A native of India, Jayamohan has a “typical immigration story,” he said. He earned a Bachelor’s degree in Engineering before George earned a Master’s degree in Business Administration from Mason University. Then he worked at PricewaterhouseCoopers before he “walked into the startup world by chance.”

The end result hardly stumbled. Jayamohan has used his $22 million venture capital to launch his three startups. One company failed, but the other (both software companies) prospered and he sold them both. He also attended his Center for Startups at George He Mason University and Georgetown University.

why teach? “Because when he goes out and starts a company, 50% of what he learns is completely useless,” he said. “It’s a completely different trip.”

That’s where his experience helps the founder of HU CIE.

In just 30 months, HU’s CIE program has received more than 250 applications, which Jayamohan said “shows great demand in the field.”

“I’m thrilled to have Jay here,” said Dahl. “Structured CIE like a business within the University of Harrisburg was done in all sorts of ways. We’ve empowered them to build a program to work together.”

The CIE at HU welcomes applicants from the Harrisburg community and beyond. Of his nine founders currently in the program, he is the only one associated with the university.

“We hope that their coming here will create new businesses and jobs in the region,” said Jayamohan.

Jayamohan and his network guide the founders of the Incubator. They help them form businesses and connect them with funding sources. They help find pro bono attorneys for their intellectual property. They help bring ideas to life. They provide support staff. They connect them with technology and software development partners. they network

Meanwhile, founders who graduate from the incubator remain available to mentor new founders.

“This center is for people with ideas,” said Jayamohan. “Anyone who has a concept but doesn’t know where to start?”

ideas are born

Sharina Johnson was a military kid who moved many times before her family landed in New Cumberland. After she graduated from her technical school in Dauphin County, she moved to Baltimore. While she was in high school she enlisted in the Army Reserves. In 2004 she started her activities and she was sent to Iraq for a year.

Coming home was hard. She didn’t realize she had PTSD. A highly functional addict, she graduated from Morgan State University with a degree in telecommunications. She became even more addicted. Finally, in 2018, she entered therapy. The idea was born from that journey, but it was boosted by her multicultural business event featuring her CIE presentation in 2021.

Today, Johnson is part of an incubator that has secured $100,000 from four investors for an application called “Arcana Recovery” that connects veterans with local resources. The web platform offers recovery assistance services, client management systems, and data presentation. Allows you to track your mood. It also includes health assessments, which she hopes will be able to predict relapse and identify people at risk of substance abuse.

Johnson hopes to launch the full product in June.
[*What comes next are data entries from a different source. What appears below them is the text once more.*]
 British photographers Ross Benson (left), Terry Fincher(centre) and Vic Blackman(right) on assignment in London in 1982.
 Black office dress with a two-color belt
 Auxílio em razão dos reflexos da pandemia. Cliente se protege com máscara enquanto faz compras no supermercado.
Until then, we will continue to streamline the product within CIE.

i was at home

NAQI founder Segal, like the CIE, arrived with “a big idea and a few patents.” He said his company wouldn’t be where it is without the help of CIE’s public relations, exposure and referrals to other big companies and investors.
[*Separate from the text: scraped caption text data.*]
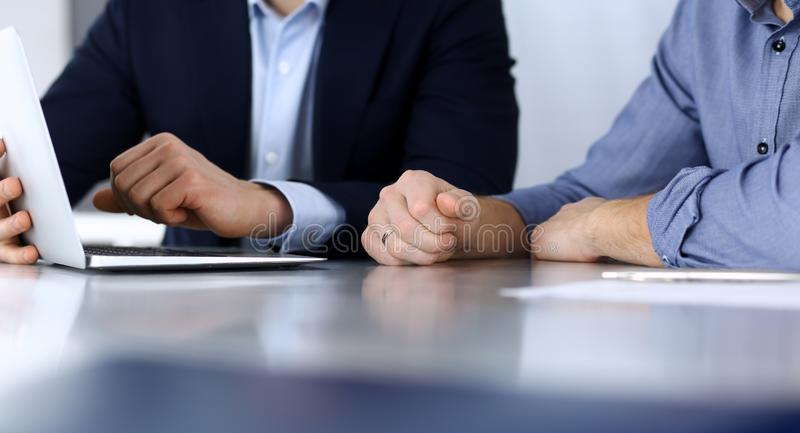 Business people using tablet computer while working together at the desk in modern office. Headshot of businessman or male entrepr royalty free stock images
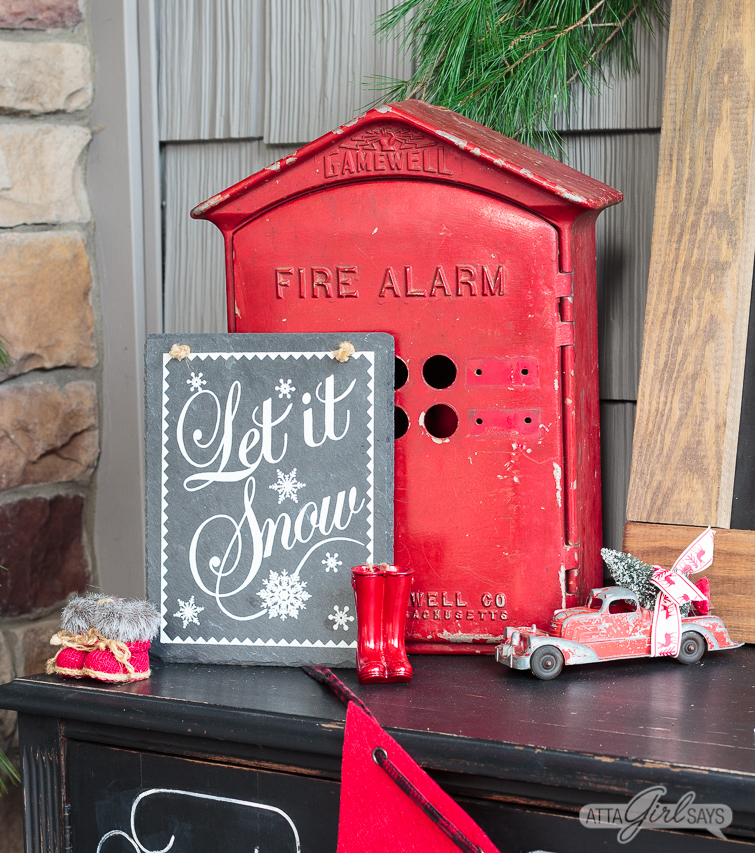 vintage red fire alarm box used on a front porch as Christmas decor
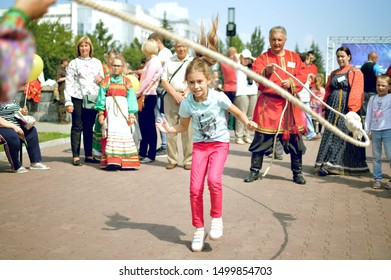 Barnaul, RUSSIA - 24 August 2019: Girl teenager jumps on a large rope. City summer holiday.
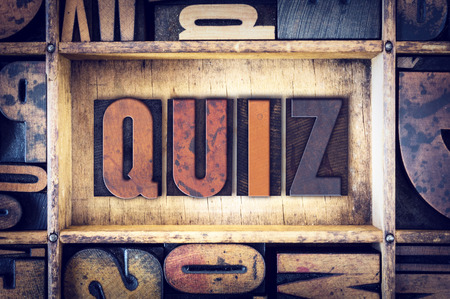 "50435335 - the word ""quiz"" written in vintage wooden letterpress type."
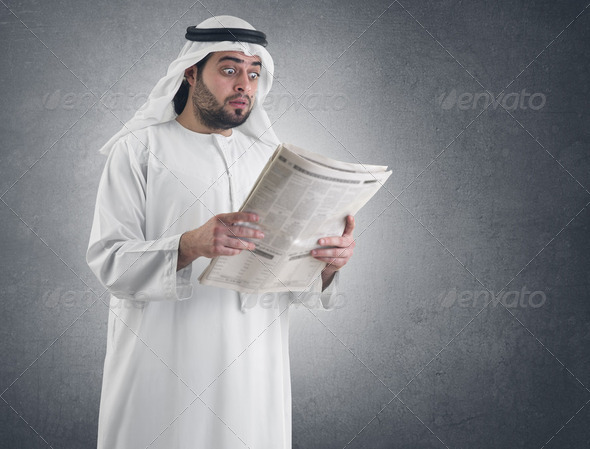 arabian businessman shocked while reading newspaper  - Stock Photo - Images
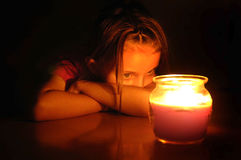 Beautiful Girl Portrait. Little beautiful girl portrait by warm candle light Royalty Free Stock Photo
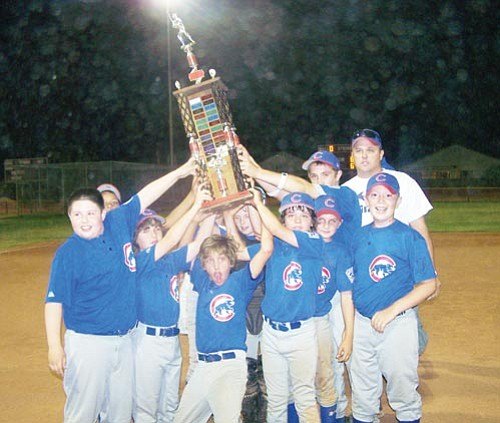 Courtesy<br><br> The City Towing Cubs of Kingman South Little League gather around the championship trophy they won during the District 9 Major Tournament of Champions June 9-12 in Mohave Valley. The Cubs will get their name on the trophy, the first Kingman team to do so since 1989.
These referrals led him to a New York venture group and now to Mark Godsy, co-founder and CEO of NAQI and one of Canada’s largest biotech entrepreneurs.

“I basically said, ‘I’ll give you the car keys,'” Segal said of meeting Gossy.
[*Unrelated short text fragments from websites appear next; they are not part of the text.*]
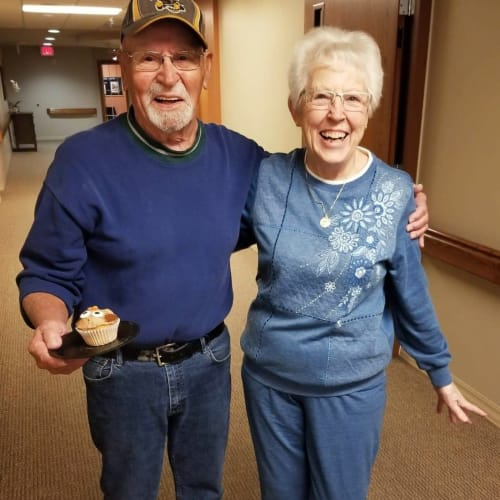 Residing couple walking the halls of The Oxford Grand Assisted Living & Memory Care in Wichita, Kansas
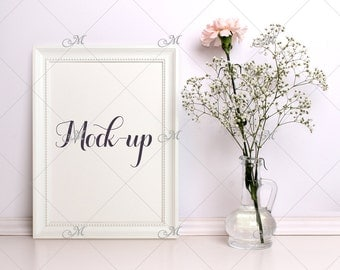 White Frame Mockup with Carnation. PSD, Smart object.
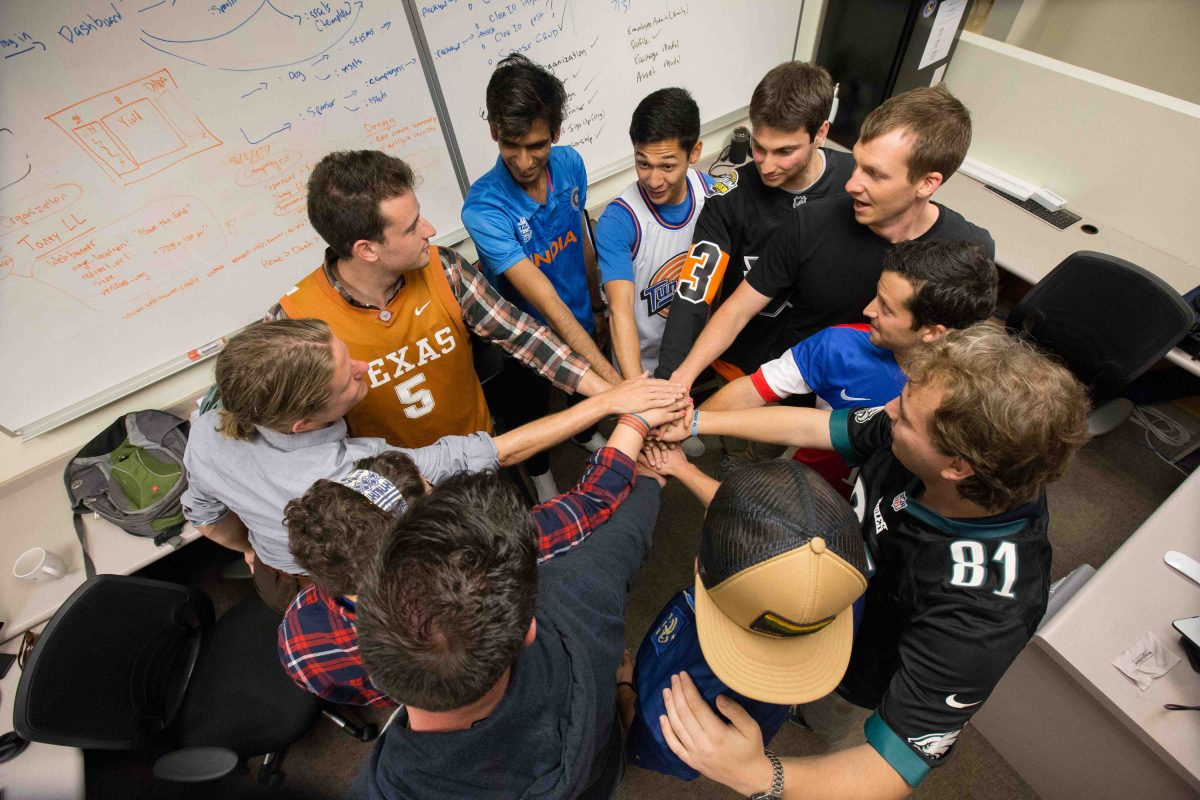 Evan Brandoff, second from top left (orange shirt), and Zubin Teherani, fourth from left (short sleeved blue T-shirt with white tank over top), lead an employee team huddle at their offices.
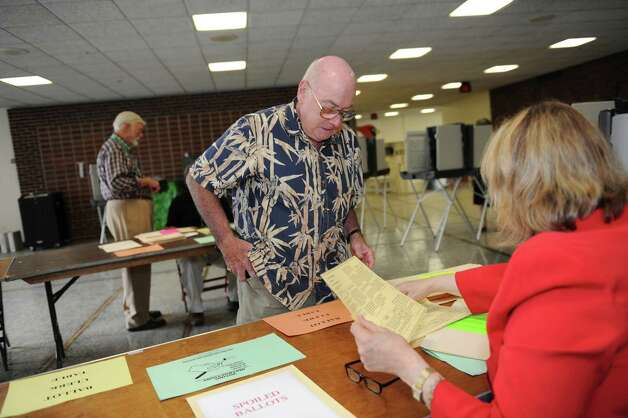 Patrick Waide, a Democrat, prepares to vote in the primary with help from poll worker Christine Edwards at Greenwich High School Tuesday, Aug. 14, 2012. Photo: Helen Neafsey / Greenwich Time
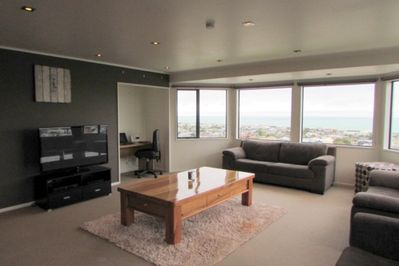 Lounge in the open plan living area with fantastic views of the town and sea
Together, they created an invisible, thought-controlled operating system that manipulated earbuds and head muscle contractions to allow users to control computers, wheelchairs, and more.

“NAQI provides silent, discreet, invisible, multi-way communication and navigation for everything,” said Segal. “Nobody knows what you’re doing.”

Segal’s “Ahaha!” moment came in 2013 when I read about a soldier returning from Iraq with a thought-controlled prosthetic arm. That led him to his Google “thought control computing”. He started drawing patterns in an attempt to understand the thought control OS. He got his first patent.

He had a concept and a patent, but his motivation came from a local man who was being treated at the Pennsylvania State Health Spine Program. This man, now a close friend, is paraplegic and helps NAQI development and executives attend his meetings and inform them about their work.

“Meeting him changed the way I looked at all of this,” Segal said. “It happened for a purpose – he was my purpose.”

Segal hopes to finalize the new design and produce small quantities for user testing by the end of the first quarter of this year. His long-term goal is to complete an application programming interface that will allow other companies to integrate his OS into their products.

“Erik [Darr] It has brought together the region’s top innovative minds and opened the door for other start-ups. It’s like the Statue of Liberty. “The moment I met the team at Hokkaido University, I knew I was home.”


The Harrisburg University Innovation & Entrepreneurship Center is located in Strawberry Square in downtown Harrisburg. For more information, see:
www.cie.harrisburgu.edu.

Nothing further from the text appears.